Each line of the listing that includes the string "antenna" is to be identified and copied.

Segment Open

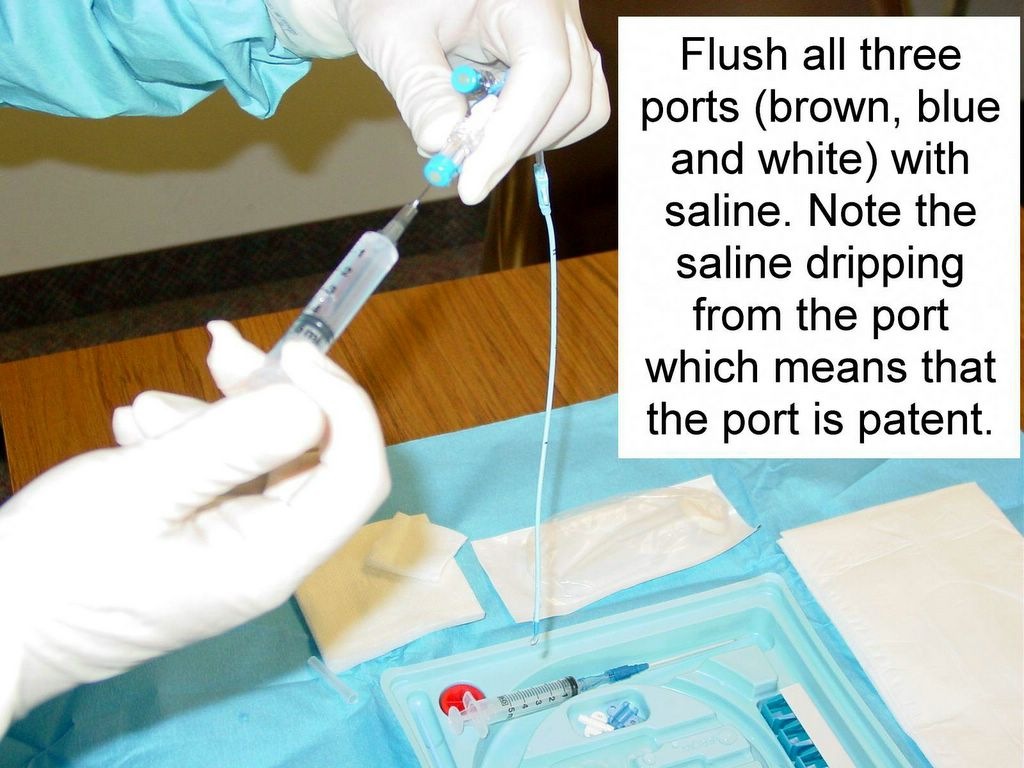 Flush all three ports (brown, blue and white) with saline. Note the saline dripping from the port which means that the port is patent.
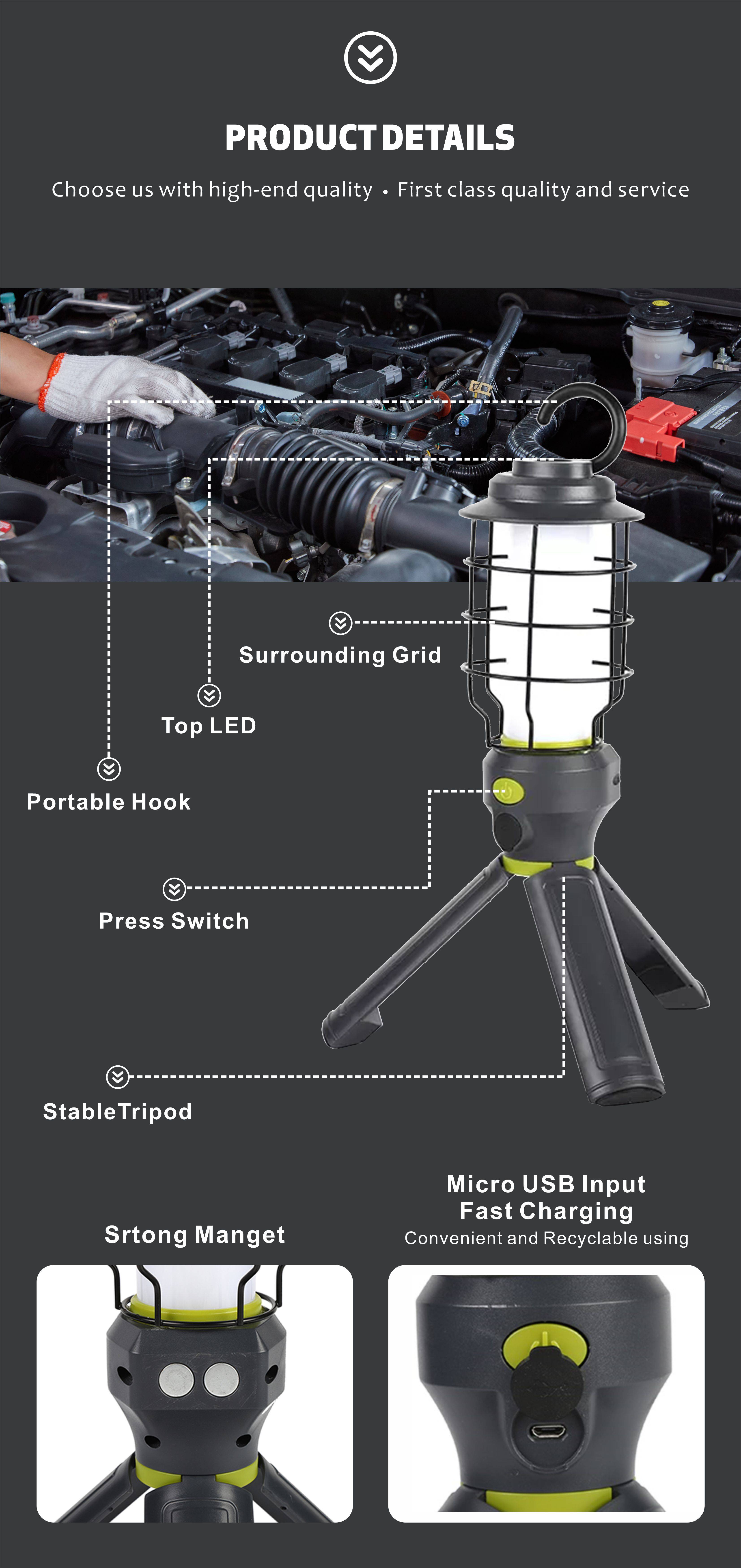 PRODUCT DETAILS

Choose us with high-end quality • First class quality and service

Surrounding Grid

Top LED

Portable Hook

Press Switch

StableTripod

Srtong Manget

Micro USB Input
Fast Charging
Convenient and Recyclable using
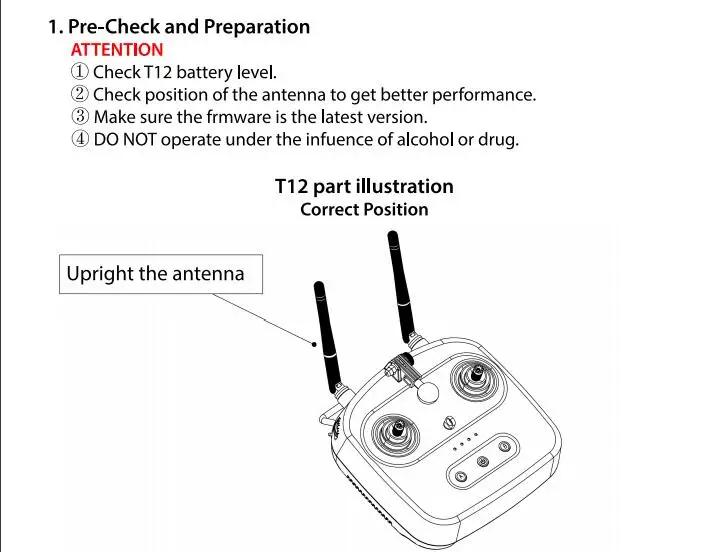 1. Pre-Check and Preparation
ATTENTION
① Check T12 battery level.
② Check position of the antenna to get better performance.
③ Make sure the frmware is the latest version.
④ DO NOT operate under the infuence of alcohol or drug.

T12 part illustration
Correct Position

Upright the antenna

Segment Closed

### [Exercise result]
② Check position of the antenna to get better performance.
Upright the antenna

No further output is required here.